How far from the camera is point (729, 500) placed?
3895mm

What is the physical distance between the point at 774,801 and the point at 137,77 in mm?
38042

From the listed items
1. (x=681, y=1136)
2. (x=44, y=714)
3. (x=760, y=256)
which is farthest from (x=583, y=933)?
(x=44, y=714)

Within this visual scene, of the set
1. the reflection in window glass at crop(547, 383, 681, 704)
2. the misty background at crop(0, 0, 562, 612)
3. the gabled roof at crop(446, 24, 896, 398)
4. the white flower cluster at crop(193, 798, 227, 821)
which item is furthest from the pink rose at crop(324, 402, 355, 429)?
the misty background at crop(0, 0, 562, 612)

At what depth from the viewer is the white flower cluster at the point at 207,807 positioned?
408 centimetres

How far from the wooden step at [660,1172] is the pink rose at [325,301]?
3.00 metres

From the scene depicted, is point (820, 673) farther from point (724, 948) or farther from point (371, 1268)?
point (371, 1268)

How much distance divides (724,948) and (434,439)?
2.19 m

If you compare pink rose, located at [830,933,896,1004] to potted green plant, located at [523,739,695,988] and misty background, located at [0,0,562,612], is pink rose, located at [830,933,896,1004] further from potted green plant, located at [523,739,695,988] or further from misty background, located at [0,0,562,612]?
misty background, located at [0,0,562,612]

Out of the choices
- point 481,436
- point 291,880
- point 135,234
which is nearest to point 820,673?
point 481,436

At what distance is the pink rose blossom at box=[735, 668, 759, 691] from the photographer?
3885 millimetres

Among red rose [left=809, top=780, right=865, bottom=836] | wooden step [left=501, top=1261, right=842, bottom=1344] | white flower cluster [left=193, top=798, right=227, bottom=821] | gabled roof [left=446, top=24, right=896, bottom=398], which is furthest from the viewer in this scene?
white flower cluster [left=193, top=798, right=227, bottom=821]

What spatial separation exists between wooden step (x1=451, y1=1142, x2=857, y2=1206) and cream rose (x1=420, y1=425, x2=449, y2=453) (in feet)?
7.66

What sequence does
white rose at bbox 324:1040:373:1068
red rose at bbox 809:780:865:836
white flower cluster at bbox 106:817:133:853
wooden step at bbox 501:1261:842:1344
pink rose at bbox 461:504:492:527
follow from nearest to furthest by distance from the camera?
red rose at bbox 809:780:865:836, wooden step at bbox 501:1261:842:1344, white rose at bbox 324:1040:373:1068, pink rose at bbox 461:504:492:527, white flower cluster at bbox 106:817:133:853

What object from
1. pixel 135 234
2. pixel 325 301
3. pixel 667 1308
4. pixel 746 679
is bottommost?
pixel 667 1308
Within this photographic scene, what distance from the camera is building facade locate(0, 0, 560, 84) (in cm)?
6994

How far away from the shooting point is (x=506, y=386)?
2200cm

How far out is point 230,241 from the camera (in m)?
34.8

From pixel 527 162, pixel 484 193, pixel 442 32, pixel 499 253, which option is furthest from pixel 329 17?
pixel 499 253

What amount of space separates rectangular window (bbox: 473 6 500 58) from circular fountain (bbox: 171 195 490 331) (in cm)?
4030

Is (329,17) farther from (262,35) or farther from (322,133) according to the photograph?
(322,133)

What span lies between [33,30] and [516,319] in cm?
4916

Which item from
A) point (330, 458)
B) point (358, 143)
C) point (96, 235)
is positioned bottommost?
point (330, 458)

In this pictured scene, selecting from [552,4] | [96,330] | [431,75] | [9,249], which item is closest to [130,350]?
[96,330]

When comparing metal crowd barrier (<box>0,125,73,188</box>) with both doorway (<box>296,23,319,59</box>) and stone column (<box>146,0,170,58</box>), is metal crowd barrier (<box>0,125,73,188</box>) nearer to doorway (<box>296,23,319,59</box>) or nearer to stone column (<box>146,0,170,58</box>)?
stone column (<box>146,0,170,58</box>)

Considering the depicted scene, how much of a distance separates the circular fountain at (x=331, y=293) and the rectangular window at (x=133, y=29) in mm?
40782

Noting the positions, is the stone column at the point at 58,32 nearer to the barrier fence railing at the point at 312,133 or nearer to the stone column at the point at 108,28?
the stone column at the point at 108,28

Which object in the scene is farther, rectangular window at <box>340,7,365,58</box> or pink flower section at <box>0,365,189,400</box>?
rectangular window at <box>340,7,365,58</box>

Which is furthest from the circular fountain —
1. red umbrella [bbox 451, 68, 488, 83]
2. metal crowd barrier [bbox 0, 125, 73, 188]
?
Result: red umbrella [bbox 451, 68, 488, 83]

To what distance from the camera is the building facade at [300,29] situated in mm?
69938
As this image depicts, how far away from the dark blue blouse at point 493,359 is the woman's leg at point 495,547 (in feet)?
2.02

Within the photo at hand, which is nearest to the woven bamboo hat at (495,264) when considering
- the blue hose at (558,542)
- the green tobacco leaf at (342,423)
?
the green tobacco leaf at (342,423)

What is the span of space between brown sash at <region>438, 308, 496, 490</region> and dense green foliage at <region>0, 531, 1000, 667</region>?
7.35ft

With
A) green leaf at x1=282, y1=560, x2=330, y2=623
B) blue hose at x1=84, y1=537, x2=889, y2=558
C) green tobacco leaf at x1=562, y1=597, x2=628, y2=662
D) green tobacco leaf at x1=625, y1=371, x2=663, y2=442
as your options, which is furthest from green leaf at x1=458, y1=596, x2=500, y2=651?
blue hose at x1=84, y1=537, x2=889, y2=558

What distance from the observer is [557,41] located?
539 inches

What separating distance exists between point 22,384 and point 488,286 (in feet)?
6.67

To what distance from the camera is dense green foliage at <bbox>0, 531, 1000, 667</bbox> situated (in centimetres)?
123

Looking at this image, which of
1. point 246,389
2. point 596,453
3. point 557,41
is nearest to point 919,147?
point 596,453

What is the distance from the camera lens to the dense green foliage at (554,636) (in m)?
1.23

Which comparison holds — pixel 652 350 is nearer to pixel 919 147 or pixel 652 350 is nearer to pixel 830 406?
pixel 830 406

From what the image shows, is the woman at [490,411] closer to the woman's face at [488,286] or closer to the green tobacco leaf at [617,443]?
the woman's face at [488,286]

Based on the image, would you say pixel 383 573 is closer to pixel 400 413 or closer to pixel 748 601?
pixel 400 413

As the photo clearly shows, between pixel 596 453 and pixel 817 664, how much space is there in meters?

**********

→ Goal:
Please copy out the items again, beginning at the line that has "Based on the" and stopping after the last item above, and shift every coordinate in the answers up by 141.

→ Solution below:
Based on the image, would you say pixel 383 573 is closer to pixel 400 413 or closer to pixel 748 601?
pixel 541 554

As the photo clearly shows, between pixel 596 453 and pixel 817 664, how much space is there in meters?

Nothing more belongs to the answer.